# The $8,000 Subdomain That Changed Everything: A Bug Hunter's Journey with Amass

**A Hero's Journey in 30 Days**\
**The Tool:** Amass\
**The Transformation:** From 120 subdomains to 600+\
**The Result:** $8,000 bounty from a forgotten subdomain\
**Reading Time:** 15 minutes

***

**Your Learning Progress:**

☑️ Basic Reconnaissance\
🔄 Tool Mastery (current)\
⬜ Vulnerability Discovery\
⬜ Advanced Techniques

***

### The Ordinary World: Meet Alex

Alex had been bug bounty hunting for three months. Not a complete beginner anymore, but not yet successful either. The stats were depressing:

* **Hours invested:** 200+
* **Subdomains found per target:** \~120
* **Duplicate reports:** 60%
* **Total earnings:** $850
* **Confidence level:** Critically low

Every morning, Alex followed the same routine: fire up Subfinder, run it against the target, get \~100 subdomains, run httpx to check which were live, start testing... and discover that every interesting subdomain had already been found by someone else.
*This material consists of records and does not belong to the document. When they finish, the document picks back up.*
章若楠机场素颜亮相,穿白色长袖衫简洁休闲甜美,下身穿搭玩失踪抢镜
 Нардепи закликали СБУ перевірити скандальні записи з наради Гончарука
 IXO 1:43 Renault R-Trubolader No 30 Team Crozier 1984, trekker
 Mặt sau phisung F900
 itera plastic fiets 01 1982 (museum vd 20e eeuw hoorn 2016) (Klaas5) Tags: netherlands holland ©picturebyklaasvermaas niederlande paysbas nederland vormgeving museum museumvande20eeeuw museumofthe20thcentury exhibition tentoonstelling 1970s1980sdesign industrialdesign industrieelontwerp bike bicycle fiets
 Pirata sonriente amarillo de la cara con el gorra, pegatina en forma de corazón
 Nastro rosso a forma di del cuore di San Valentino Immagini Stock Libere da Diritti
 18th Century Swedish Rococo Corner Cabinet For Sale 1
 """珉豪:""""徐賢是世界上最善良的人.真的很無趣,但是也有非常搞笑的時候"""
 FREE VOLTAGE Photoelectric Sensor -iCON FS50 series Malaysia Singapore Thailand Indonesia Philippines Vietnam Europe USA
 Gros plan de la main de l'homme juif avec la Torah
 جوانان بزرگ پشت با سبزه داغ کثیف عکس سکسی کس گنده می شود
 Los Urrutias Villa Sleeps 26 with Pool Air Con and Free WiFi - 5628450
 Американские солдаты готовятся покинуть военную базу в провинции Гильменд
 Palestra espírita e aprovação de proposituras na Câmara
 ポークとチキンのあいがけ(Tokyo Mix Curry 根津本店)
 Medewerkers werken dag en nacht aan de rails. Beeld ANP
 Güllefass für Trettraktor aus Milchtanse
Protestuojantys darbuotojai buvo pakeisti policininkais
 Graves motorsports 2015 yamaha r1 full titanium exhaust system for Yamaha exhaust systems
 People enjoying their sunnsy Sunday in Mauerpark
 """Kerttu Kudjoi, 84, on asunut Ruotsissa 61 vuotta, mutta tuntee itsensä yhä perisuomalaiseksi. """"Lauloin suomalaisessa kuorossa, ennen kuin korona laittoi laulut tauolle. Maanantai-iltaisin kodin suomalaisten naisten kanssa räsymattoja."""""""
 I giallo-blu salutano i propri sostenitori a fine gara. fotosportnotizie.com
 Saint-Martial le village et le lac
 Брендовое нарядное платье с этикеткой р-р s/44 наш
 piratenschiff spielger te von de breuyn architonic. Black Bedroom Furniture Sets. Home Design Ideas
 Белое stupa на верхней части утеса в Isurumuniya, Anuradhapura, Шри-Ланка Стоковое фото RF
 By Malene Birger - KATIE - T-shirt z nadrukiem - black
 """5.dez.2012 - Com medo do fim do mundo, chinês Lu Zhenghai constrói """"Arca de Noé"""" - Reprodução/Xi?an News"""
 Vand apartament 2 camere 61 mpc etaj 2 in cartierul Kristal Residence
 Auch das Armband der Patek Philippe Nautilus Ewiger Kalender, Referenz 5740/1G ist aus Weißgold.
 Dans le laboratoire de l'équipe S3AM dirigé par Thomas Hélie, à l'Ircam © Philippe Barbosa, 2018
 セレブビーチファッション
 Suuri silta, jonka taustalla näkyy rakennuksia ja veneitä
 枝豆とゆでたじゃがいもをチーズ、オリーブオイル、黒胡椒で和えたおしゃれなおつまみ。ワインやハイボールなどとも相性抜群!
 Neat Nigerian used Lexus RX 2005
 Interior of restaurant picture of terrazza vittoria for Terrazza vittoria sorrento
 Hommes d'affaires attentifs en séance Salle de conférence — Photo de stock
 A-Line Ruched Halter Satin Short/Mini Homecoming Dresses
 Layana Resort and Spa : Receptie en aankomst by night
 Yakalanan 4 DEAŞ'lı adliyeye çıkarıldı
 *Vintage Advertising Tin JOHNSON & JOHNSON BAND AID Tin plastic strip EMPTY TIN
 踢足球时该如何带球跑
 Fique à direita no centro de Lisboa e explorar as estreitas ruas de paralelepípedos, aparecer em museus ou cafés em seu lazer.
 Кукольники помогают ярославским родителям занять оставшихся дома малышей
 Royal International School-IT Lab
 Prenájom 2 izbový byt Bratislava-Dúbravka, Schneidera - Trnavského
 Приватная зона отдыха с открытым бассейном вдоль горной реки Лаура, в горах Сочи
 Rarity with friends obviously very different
**The breaking point came on a Tuesday.**

Alex had spent six hours on a fintech target, found three XSS vulnerabilities, submitted reports with excitement, and received the dreaded response within hours:

> "Thank you for your submission. Unfortunately, this is a duplicate of report #12345 submitted three weeks ago."

Three duplicates in one day. Six hours wasted. $0 earned.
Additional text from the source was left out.